Wildlife biologists say mute swans cause a variety of problems, including aggressive behavior toward people and other birds, destruction of aquatic vegetation, degradation of water quality, displacement of native wildlife species and potential hazards to aviation.
Maryland has an aggressive control plan that reduced the population of mute swans from nearly 4,000 in 1999 to 200 in 2010. Michigan's wildlife agency has said it wants to reduce the state's mute swan population from about 15,500 to less than 2,000 by 2030. Connecticut and Rhode Island have control programs that include nest and egg treatment or removal.

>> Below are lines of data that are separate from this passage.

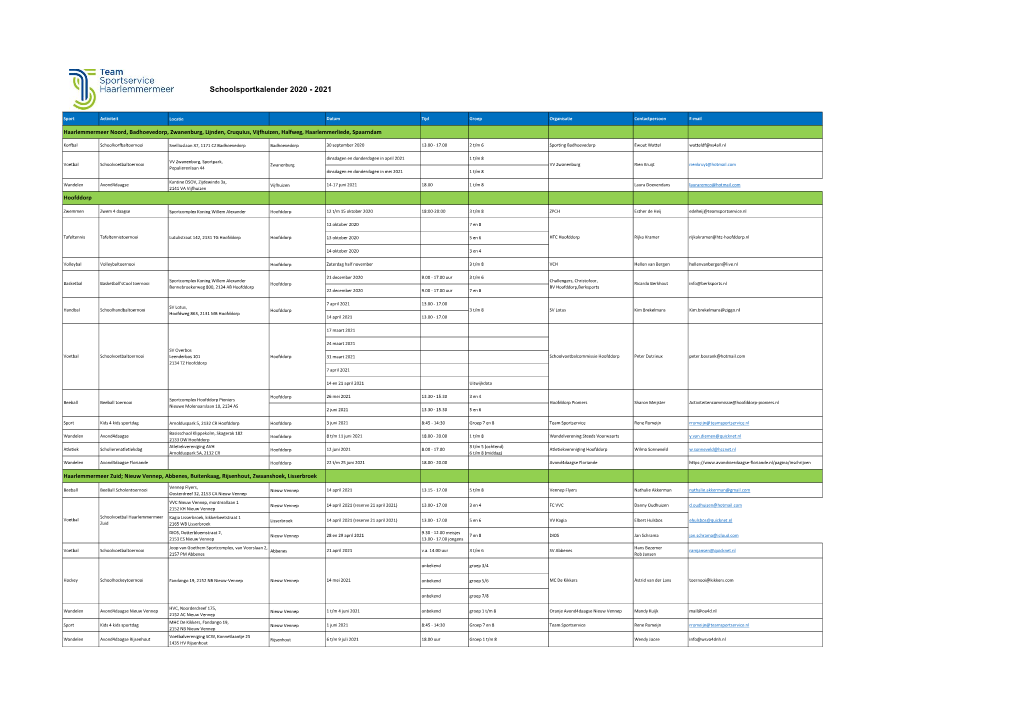 Schoolsportkalender 2020 - 2021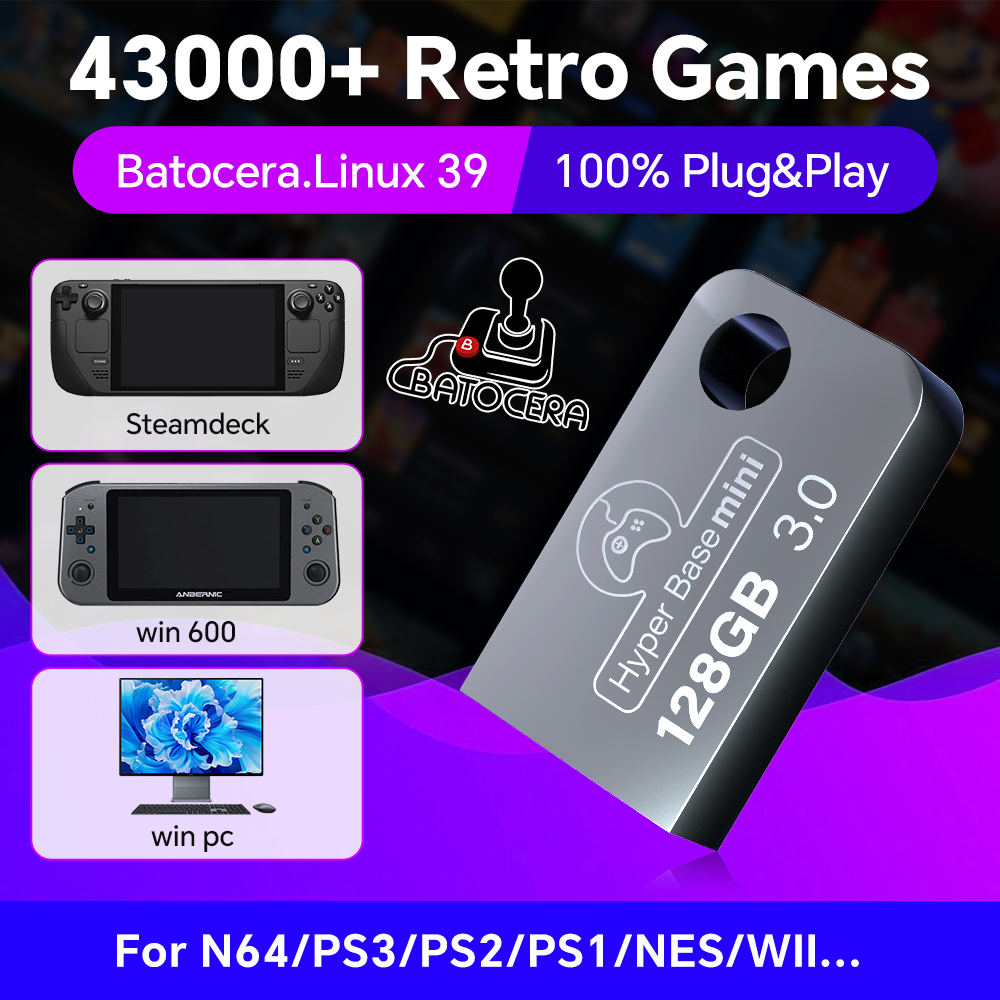Retro Gaming Usb - Batocera 128G USB-Flash-Laufwerk für Windows 43000,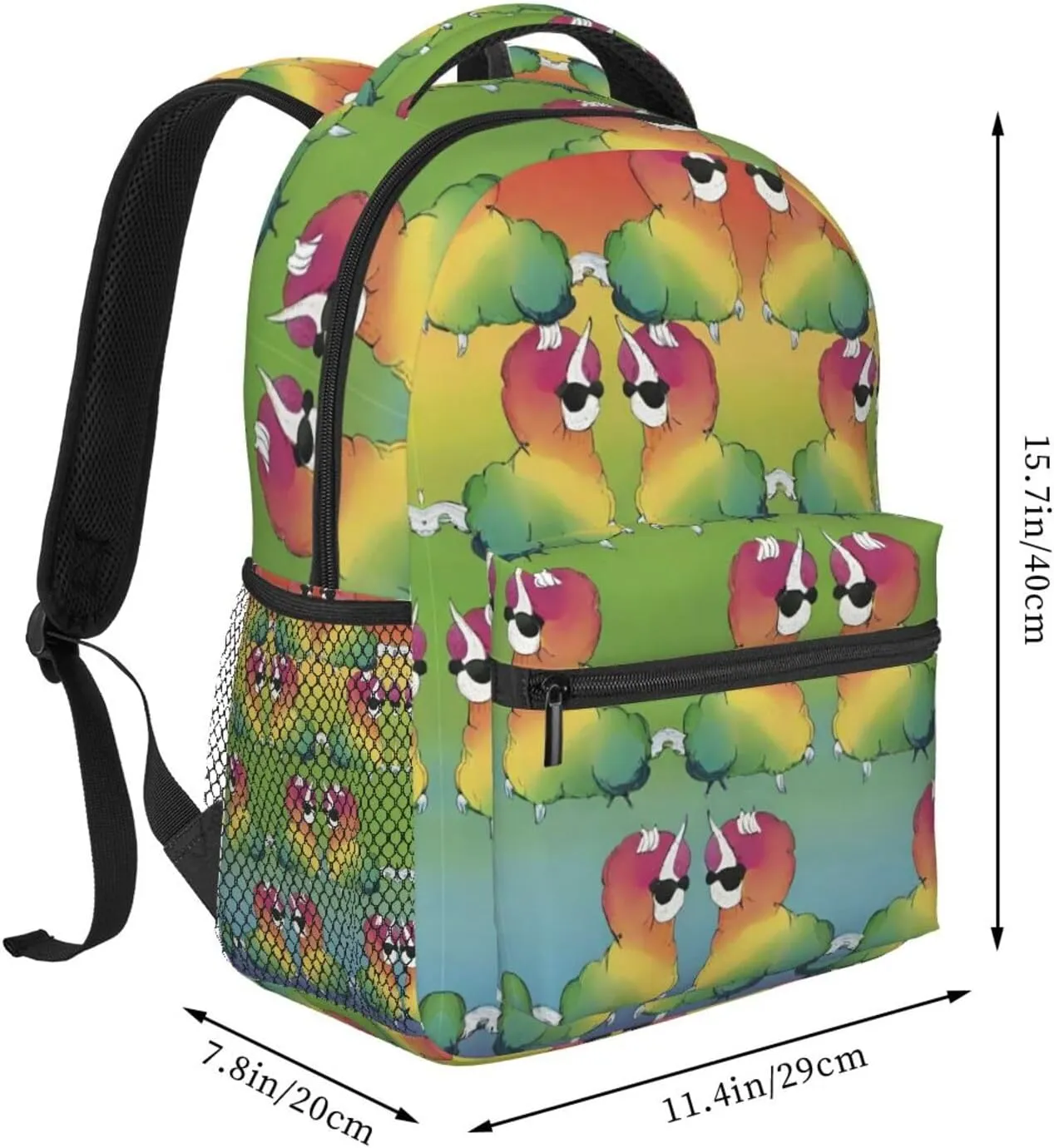 Rainbow Alpaca Art Shoulder Book Bags Polyester Multipurpose Anti-Theft Carry On Bag Large Capacity Travel Hiking & Camping Rucksack
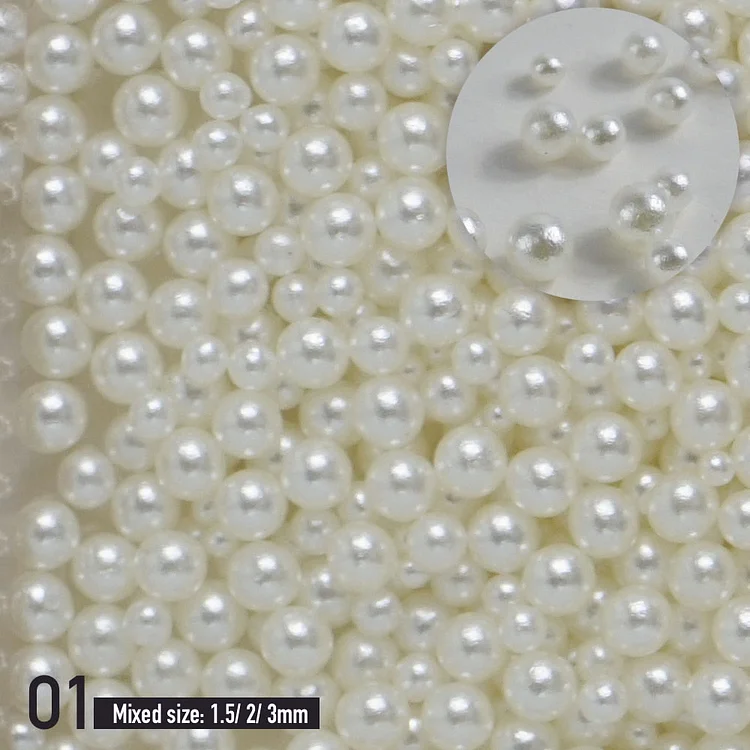 Mixed sizes(1.5~3mm) Imitation Pearls White ABS Beige Half Pearls 3d Nail Beads Rhinestone Decoration DIY Nail art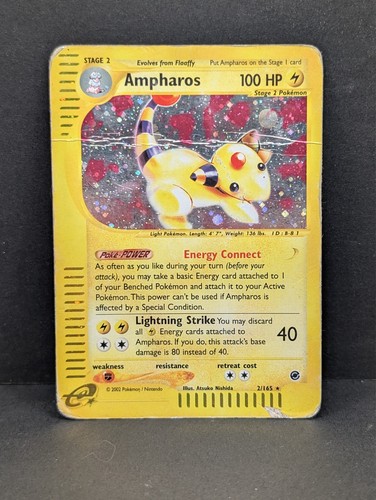 Ampharos 002/165 Expedition Base Set Holo Ultra Rare Pokemon TCG Nintendo dmg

Ohio is also working on a control plan.
But culling programs have drawn criticism from humane organizations.
GooseWatch NYC has posted an online petition opposing New York's mute swan reduction plan and criticizing the Department of Environmental Conservation.
"Its plan to utterly eliminate this majestic creature from the face of its land reflects an agency that has lost touch with its core mission as well as with the greater voices to which it must ultimately answer," the petition says.
The department's proposed plan says hunting could be one effective way to reduce the mute swan population. Allowing people to take swans out of the wild to keep in captivity under a special permit also could help, the plan says. It would outlaw importation and breeding of mute swans.
The plan calls for the department to kill swans, destroy their nests, coat eggs with oil or pierce them to prevent hatching, and sterilize birds by chemical or surgical means. It also would authorize property owners to use the same methods to eradicate swans.